Page excerpt:
↓↓↓
BSNYC Friday Fun! (Quiz Not Included)

There's nothing like a snowstorm to bring out the best in humanity.  "Once more unto the breach!," cry the motorists as they place unwavering faith in their stupid cars and drive heedlessly towards disaster.  Inevitably the wind up stuck on the highway, crying "Why hast thous forsaken me?" into the dashboards of their Freedom Machines.  But it all works out fine, because here comes Governor Cuomo to the rescue:


Cuomo, in pictures his office posted on Twitter, is seen helping to hook up a tow cable to a Chevrolet Malibu that was stuck in the snow.

The governor came across the stuck vehicle at around 3 p.m. on the northbound Sprain Brook Parkway near the Hawthorne exit as he was surveying road conditions, Cuomo spokesman Richard Azzopardi said.
↑↑↑
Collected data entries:
↓↓↓
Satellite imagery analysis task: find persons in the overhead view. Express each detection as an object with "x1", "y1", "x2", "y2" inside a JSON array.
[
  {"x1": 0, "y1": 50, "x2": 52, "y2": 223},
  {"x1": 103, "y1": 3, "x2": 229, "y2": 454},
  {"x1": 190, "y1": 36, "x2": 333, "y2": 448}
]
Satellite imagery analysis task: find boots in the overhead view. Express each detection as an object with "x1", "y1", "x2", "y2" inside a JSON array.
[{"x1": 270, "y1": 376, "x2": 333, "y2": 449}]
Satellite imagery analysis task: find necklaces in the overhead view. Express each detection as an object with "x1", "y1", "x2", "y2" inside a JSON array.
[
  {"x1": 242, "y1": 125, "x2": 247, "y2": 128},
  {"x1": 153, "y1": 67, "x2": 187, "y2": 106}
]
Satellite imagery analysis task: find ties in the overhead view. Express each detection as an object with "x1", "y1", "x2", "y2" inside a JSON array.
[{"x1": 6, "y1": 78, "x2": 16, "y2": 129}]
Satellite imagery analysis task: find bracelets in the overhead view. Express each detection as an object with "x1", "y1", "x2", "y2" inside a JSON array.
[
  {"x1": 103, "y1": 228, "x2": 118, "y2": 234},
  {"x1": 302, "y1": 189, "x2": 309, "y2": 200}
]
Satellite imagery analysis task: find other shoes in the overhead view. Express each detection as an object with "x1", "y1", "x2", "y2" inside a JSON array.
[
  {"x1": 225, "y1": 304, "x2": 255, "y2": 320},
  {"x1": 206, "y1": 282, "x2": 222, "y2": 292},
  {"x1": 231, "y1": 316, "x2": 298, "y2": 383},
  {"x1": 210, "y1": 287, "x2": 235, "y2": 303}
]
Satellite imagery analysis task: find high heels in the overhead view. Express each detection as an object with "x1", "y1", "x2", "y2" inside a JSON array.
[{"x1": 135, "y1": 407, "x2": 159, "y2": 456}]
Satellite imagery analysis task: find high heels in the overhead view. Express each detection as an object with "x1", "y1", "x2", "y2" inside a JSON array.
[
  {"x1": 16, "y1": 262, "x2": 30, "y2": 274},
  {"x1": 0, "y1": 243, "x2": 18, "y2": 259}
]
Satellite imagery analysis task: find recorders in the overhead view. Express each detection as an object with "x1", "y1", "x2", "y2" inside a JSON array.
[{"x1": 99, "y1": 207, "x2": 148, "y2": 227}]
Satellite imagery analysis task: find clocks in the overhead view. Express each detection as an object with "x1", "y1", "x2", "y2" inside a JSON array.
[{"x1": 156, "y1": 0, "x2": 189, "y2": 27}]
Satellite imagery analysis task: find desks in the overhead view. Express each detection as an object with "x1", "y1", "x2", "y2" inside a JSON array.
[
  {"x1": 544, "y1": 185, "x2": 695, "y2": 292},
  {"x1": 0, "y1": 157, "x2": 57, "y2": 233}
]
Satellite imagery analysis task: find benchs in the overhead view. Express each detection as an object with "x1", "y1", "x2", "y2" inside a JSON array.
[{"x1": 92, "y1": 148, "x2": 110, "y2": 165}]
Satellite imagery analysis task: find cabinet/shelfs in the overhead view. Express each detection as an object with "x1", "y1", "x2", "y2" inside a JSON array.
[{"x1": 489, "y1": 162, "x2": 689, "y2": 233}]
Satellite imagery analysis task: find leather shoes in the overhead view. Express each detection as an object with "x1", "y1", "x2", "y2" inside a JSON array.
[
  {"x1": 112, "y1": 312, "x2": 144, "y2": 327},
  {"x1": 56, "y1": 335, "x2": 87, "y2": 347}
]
↑↑↑
Exercise instructions: Transcribe the stretch of the snowstorm post that opens with the words "There's nothing like" and closes with "in the snow.".

Task output:
There's nothing like a snowstorm to bring out the best in humanity.  "Once more unto the breach!," cry the motorists as they place unwavering faith in their stupid cars and drive heedlessly towards disaster.  Inevitably the wind up stuck on the highway, crying "Why hast thous forsaken me?" into the dashboards of their Freedom Machines.  But it all works out fine, because here comes Governor Cuomo to the rescue:


Cuomo, in pictures his office posted on Twitter, is seen helping to hook up a tow cable to a Chevrolet Malibu that was stuck in the snow.